What is the difference between torch.nn and torch.nn.functional?

They look like a little same…
so, is there any difference between them?


While the former defines nn.Module classes, the latter uses a functional (stateless) approach.
To dig a bit deeper: nn.Modules are defined as Python classes and have attributes, e.g. a nn.Conv2d module will have some internal attributes like self.weight. F.conv2d however just defines the operation and needs all arguments to be passed (including the weights and bias). Internally the modules will usually call their functional counterpart in the forward method somewhere.

That being said, it depends also on your coding style how you would like to work with your modules/parameters etc. While modules might be good enough in most use cases, the functional API might give you additional flexibility which is needed sometimes.
We’ve have a similar discussion recently in this thread.


en…, thank you, :hugs:

how does gradients flow in the case of nn.functional ? i am a little confused. How do the weights get trained in case of nn.functional ?

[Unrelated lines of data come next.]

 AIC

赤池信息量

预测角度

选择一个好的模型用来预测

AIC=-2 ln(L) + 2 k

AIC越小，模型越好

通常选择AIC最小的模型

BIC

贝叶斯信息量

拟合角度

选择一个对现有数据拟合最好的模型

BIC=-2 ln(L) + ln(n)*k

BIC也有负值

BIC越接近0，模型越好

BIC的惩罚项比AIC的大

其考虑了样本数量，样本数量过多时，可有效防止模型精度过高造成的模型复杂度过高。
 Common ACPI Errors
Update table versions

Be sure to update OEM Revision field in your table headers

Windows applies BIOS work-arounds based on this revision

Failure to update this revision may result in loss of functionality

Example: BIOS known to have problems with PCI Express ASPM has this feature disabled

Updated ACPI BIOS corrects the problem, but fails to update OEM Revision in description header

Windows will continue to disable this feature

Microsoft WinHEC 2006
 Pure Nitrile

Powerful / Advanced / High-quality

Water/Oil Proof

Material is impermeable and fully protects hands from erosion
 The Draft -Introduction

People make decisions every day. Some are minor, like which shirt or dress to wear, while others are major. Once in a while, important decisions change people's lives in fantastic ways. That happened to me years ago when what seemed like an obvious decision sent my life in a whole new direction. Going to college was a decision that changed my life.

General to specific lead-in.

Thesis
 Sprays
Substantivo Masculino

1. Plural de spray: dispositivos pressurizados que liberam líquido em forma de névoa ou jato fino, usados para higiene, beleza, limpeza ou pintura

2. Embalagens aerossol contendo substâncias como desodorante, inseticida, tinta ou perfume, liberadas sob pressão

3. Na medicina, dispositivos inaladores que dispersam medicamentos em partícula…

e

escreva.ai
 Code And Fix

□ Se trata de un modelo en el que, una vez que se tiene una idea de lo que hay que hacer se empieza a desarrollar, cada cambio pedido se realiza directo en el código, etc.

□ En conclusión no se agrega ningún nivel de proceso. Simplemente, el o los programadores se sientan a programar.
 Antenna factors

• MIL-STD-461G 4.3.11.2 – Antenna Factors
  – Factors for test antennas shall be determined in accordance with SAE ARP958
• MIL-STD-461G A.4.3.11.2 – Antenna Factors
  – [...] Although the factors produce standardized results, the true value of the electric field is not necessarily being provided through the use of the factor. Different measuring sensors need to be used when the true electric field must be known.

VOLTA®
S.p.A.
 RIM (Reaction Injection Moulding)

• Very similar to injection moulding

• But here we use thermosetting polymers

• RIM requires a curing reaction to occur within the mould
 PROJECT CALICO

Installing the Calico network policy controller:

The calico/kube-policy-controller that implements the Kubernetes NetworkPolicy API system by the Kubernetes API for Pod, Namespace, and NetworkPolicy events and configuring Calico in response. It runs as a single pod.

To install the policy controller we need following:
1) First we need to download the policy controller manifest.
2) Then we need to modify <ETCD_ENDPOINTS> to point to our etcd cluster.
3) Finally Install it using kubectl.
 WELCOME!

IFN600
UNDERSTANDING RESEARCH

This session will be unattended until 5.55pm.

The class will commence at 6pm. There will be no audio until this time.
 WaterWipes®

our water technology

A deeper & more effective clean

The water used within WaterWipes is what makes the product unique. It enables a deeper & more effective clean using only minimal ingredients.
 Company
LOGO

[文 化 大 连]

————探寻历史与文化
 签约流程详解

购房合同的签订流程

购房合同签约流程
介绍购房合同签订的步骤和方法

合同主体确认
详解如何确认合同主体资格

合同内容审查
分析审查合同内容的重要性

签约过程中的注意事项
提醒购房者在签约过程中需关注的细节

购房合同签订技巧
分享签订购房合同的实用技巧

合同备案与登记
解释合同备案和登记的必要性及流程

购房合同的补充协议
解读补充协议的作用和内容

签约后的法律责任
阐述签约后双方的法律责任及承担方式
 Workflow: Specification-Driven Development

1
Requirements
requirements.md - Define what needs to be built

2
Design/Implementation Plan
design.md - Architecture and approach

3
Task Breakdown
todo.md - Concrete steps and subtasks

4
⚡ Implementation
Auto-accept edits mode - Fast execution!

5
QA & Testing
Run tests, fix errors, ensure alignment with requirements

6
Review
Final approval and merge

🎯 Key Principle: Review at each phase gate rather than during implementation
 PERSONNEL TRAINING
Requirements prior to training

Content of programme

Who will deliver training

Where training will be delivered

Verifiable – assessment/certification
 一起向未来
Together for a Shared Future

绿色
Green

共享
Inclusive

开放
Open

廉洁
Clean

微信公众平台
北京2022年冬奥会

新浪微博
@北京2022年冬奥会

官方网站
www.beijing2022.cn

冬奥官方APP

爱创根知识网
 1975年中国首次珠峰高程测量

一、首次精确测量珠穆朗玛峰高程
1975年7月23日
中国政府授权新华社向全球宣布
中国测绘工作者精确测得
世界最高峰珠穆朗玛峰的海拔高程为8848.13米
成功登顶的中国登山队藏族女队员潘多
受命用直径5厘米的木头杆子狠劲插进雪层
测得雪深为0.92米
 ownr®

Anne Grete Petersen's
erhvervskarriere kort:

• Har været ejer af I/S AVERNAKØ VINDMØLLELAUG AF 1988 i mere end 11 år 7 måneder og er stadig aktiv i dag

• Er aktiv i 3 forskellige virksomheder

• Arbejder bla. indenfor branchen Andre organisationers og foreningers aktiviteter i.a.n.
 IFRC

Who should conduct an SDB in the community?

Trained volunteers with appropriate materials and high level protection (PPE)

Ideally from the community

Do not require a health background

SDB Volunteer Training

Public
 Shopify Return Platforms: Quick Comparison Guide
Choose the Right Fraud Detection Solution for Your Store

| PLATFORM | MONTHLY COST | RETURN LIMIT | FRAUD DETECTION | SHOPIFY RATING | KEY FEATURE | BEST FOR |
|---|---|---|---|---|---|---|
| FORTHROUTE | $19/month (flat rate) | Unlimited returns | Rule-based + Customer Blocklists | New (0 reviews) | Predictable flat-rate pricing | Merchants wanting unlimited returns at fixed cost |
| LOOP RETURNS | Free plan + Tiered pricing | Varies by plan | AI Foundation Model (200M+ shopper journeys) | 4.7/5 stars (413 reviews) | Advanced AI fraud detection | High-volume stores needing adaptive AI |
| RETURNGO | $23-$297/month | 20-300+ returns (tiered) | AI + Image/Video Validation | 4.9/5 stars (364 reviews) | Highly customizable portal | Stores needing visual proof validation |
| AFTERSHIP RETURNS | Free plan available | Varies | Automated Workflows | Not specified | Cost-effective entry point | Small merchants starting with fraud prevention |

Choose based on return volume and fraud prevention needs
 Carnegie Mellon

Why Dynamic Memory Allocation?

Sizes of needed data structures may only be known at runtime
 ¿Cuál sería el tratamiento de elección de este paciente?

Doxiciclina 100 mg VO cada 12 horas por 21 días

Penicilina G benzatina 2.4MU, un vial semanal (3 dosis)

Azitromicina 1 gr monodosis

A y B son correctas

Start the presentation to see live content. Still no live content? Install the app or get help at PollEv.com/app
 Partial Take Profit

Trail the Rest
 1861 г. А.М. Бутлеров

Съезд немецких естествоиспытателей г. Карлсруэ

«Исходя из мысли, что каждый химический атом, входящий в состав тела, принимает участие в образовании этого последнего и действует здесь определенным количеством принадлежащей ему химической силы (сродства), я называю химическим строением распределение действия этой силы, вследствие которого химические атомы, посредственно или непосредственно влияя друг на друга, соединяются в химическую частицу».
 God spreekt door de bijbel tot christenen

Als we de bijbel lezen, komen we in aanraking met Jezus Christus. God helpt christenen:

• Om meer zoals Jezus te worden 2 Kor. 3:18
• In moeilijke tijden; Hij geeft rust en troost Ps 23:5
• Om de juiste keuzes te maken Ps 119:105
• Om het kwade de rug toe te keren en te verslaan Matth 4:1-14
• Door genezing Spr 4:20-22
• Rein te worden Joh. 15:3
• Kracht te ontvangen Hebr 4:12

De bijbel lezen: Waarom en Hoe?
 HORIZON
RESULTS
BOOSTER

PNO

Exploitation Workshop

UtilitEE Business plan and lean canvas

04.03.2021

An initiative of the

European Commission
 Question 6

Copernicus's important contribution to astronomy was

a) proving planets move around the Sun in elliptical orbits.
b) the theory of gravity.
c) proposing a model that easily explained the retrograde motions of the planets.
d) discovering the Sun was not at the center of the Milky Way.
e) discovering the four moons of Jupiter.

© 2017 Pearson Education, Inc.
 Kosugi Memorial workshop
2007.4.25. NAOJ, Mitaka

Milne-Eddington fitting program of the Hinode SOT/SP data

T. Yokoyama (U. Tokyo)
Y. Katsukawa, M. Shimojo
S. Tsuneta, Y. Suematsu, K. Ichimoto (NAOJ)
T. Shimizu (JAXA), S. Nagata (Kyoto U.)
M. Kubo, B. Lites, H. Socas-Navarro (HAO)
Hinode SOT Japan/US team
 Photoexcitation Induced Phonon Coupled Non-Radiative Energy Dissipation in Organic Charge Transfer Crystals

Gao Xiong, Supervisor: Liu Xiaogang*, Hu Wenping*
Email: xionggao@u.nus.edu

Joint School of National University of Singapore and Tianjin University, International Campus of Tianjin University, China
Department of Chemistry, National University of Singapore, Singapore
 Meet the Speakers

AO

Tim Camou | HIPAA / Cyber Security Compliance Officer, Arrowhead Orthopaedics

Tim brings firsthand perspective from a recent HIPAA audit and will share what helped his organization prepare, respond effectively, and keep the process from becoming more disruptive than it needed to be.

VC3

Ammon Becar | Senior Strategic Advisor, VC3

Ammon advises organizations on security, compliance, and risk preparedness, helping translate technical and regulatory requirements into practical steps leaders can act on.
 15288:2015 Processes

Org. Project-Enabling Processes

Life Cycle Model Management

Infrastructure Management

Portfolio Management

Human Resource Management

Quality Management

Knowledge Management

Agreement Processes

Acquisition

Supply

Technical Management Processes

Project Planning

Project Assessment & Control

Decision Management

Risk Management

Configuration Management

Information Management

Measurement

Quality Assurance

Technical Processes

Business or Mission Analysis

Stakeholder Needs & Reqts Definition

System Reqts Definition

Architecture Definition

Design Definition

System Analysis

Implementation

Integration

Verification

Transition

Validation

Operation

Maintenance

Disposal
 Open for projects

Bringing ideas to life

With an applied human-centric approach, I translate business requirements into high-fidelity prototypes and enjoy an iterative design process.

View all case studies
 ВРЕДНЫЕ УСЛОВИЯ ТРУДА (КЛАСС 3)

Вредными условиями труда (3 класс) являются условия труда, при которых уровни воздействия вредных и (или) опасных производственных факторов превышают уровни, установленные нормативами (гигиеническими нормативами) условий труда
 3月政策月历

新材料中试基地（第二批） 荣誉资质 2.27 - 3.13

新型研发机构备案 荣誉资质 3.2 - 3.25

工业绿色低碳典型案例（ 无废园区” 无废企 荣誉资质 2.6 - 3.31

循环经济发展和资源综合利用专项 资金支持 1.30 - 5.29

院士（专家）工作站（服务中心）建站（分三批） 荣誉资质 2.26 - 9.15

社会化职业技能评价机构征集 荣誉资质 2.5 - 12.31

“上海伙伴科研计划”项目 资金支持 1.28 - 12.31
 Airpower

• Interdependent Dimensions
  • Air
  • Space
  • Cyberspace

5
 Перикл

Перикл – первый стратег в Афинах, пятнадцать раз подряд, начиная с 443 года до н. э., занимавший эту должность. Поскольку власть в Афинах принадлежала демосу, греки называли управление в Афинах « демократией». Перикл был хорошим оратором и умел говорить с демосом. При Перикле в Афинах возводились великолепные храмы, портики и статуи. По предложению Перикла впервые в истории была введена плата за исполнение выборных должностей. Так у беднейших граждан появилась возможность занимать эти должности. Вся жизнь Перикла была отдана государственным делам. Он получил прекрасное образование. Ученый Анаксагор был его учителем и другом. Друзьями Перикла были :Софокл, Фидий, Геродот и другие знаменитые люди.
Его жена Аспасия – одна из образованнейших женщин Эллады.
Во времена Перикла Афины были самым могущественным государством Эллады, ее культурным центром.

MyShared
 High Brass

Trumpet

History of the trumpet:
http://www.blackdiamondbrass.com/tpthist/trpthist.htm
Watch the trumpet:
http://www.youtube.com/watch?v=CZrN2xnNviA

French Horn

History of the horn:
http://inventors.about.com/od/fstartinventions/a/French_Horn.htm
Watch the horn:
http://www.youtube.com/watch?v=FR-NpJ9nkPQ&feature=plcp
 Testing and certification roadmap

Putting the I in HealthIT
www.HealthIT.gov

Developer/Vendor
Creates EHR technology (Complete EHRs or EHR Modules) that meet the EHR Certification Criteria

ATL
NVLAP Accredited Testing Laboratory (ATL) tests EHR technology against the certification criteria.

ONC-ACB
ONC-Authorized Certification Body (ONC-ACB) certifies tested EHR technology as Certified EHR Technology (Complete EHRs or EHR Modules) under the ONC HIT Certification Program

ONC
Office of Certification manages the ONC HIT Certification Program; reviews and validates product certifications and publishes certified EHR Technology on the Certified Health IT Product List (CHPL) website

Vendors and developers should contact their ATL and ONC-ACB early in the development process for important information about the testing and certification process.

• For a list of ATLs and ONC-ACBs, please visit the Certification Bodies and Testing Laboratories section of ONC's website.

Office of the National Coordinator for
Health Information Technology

Each operation is tracked by Autograd, if parameters are involved with require gradients.
The output of such operations get a .grad_fn attribute, which points to the backward function for the last operation:

x = torch.randn(1, 1)
w = nn.Parameter(torch.randn(1, 1))

output = x * w
> tensor([[2.5096]], grad_fn=<MulBackward0>)

The backward call uses these grad_fns to calculate the gradient and store it in the .grad attribute of the parameters:

> tensor([[1.1757]])

thanks for the reply
but what are the fundamental differences between torch.nn.Conv1d and torch.nn.functional.conv1d ?
i guess nn.Conv1d initializes the kernel weights automatically and nn.functional.conv1d needs an input kernel…

My doubts…

  • does gradient calculation and back-prop work in the same way for both of the above mentioned methods?
  • where would i want to use nn over nn.functional and vice-versa ? (what is the need for nn.functional.conv1d when you already have nn.Conv1d ? )
1 Like

Have a look at this post for some more information and my point of view.

TLDR: the modules (nn.Module) use internally the functional API.
There is no difference as long as you store the parameters somewhere (manually if you prefer the functional API or in an nn.Module “automatically”).
Having the nn.Module containers as an abstraction layer makes development easy and keeps the flexibility to use the functional API.


For my use case, I have added an extra parameter apart from weight and bias. Somehow the gradients for that extra parameter are zero even though requires_grad is true. I can’t seem to figure out why this can happen. Any ideas that anyone can think of? Thanks in advance.